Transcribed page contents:
##############################
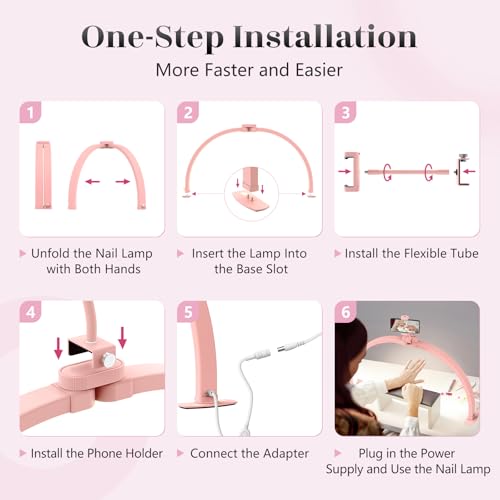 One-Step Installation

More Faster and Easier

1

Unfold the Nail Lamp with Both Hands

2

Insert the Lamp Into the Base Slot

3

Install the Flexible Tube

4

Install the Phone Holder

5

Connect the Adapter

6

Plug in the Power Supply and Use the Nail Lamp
##############################
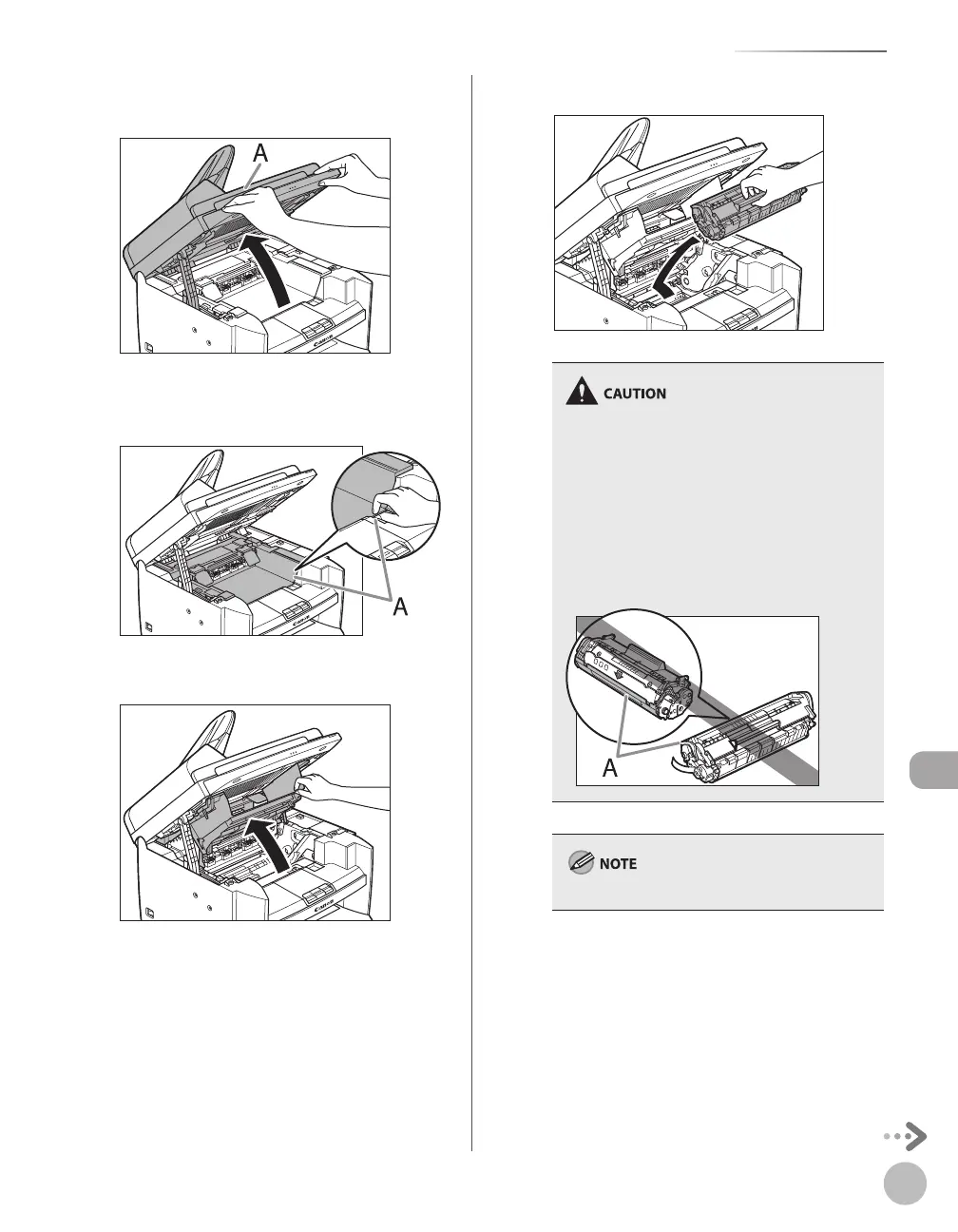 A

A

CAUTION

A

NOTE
##############################
• [About this task]
Go through the data and copy every line that includes "Lamp".

• [Response to the exercise]
Unfold the Nail Lamp with Both Hands
Insert the Lamp Into the Base Slot
Plug in the Power Supply and Use the Nail Lamp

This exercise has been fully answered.